| Exercise details |
Please return everything in the passage on crypto security from "If you’re already" down to "security is overkill.", copied word for word.

What should the crypto wealthy do? Discretion is a pretty good start.

We’ve been hearing more and more reports of crypto holders being targeted with varying degrees of success. Death threats and extortion are becoming commonplace. Thankfully many of the extortion threats are bogus and are just folks trying to scare a victim into sending crypto assets. We even had an attendee who received a threat while at Satoshi Roundtable.

The onus is on all of us to sufficiently secure our crypto assets so that thugs are not successful. If we want to stop this trend, everyone needs to take measures to protect their cold storage so that they can’t be coerced into handing it over to an attacker. This means setting up your cold storage in a way that is incredibly difficult for even you to access. One method would be to use multi signature technology to spread the keys across several physical locations and/or key holders.

If you’re already well-known / vocal about being a crypto holder, you may wish to employ techniques to hide your physical location.

  • Disable geolocation tagging on any social media posts
  • Don’t post photos / mention a location until after you have left
  • Move to an undisclosed location and ensure that your name is not on any property / tax records. This can be done by creating a trust or corporation that owns the property.
  • Use a PO Box / mail collection service so that you don’t give your home address to anyone that would store it in a database.

Hiding is a good first layer of defense, but it’s not foolproof. If an attacker does find you, you’ll want to have multiple layers of physical defenses. The hard question is how much security is overkill.

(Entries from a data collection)
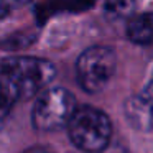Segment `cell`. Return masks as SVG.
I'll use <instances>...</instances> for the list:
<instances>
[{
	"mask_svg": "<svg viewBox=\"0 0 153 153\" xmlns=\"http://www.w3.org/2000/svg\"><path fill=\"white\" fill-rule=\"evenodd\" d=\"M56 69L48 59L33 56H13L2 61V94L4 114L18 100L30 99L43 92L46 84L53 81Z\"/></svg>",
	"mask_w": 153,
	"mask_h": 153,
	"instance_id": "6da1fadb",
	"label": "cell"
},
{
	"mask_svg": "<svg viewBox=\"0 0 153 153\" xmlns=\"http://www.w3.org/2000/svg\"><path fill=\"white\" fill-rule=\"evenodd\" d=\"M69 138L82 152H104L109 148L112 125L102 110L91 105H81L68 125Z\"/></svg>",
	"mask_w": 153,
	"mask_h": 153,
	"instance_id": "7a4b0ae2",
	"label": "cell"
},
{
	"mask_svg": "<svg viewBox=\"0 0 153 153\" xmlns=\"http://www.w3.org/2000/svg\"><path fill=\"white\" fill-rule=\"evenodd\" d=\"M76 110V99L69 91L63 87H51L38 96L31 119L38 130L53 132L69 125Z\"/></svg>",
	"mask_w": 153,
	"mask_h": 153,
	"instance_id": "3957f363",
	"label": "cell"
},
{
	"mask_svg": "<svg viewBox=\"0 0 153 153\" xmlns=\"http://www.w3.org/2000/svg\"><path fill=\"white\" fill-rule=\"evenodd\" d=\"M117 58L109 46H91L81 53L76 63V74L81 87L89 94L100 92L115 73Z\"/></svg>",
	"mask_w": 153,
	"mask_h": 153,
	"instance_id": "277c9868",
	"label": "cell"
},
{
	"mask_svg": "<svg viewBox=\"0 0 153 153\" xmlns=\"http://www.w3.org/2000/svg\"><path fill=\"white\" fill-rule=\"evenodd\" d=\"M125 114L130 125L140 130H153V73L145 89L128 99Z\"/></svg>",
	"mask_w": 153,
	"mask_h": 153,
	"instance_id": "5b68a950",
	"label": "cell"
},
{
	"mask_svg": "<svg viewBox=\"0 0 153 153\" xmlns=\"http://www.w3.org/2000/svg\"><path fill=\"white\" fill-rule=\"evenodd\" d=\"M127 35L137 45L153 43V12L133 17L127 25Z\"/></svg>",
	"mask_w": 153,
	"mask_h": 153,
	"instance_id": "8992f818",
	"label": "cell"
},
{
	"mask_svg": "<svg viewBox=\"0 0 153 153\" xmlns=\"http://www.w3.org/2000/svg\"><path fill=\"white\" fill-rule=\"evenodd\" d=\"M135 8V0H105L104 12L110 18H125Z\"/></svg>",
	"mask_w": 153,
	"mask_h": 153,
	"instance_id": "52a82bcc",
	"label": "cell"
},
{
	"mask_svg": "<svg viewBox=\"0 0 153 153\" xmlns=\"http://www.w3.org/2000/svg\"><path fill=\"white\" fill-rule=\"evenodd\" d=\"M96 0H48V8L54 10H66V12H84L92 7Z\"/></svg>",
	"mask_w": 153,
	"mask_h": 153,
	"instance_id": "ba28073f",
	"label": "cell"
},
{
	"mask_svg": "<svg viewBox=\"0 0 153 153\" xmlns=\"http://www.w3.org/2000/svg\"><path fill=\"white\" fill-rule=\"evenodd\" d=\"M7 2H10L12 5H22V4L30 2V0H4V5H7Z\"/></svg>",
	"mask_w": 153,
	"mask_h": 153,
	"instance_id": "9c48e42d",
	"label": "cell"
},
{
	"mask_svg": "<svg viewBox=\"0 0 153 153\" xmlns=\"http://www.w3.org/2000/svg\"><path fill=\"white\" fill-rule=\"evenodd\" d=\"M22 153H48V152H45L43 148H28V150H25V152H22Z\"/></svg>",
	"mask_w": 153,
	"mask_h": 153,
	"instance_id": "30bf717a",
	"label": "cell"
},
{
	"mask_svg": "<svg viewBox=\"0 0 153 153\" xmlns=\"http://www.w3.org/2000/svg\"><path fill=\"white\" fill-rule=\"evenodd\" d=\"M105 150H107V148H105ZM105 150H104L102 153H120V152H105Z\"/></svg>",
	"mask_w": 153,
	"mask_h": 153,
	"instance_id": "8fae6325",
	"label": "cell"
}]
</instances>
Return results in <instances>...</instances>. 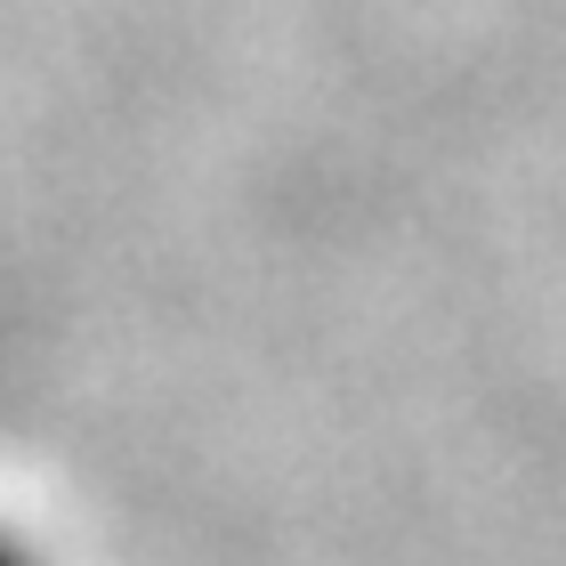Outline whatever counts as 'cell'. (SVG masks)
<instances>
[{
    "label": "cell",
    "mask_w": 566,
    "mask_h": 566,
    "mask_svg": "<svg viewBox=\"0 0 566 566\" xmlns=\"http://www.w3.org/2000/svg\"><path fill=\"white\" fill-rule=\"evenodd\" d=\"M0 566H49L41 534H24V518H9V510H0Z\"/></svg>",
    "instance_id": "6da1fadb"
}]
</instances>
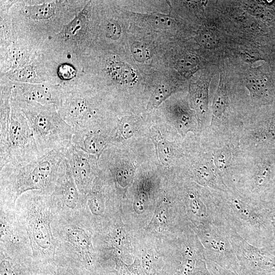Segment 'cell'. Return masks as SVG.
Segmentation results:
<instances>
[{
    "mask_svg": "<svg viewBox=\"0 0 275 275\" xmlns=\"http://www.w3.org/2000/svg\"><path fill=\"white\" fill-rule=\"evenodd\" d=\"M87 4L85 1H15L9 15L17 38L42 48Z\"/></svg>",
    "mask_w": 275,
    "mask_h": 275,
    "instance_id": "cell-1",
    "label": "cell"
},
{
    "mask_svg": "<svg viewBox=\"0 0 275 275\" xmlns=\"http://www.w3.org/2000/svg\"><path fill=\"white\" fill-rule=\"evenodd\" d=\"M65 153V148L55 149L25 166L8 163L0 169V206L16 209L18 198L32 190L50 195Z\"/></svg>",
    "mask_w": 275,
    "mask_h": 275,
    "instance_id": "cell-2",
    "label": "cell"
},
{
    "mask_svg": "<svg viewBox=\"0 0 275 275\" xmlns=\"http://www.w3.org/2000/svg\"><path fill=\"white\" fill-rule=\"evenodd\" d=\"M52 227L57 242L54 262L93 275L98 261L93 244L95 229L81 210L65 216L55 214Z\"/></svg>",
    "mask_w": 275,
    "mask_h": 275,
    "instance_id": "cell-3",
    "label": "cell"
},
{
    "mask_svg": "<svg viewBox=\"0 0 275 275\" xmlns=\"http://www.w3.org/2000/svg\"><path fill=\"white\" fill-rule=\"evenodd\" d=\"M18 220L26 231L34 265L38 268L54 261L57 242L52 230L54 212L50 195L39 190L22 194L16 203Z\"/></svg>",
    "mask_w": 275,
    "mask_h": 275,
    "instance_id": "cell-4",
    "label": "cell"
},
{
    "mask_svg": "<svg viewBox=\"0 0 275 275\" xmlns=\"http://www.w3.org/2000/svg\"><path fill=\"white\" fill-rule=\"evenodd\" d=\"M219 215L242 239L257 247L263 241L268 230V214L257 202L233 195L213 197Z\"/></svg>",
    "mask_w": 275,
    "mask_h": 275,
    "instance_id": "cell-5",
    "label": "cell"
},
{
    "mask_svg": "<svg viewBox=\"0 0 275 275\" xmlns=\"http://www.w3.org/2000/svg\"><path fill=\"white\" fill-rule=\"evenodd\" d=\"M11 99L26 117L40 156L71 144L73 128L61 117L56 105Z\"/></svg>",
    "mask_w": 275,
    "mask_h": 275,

| Task answer |
If you’re already well-known / vocal about being a crypto holder, you may wish to employ techniques to hide your physical location.

  • Disable geolocation tagging on any social media posts
  • Don’t post photos / mention a location until after you have left
  • Move to an undisclosed location and ensure that your name is not on any property / tax records. This can be done by creating a trust or corporation that owns the property.
  • Use a PO Box / mail collection service so that you don’t give your home address to anyone that would store it in a database.

Hiding is a good first layer of defense, but it’s not foolproof. If an attacker does find you, you’ll want to have multiple layers of physical defenses. The hard question is how much security is overkill.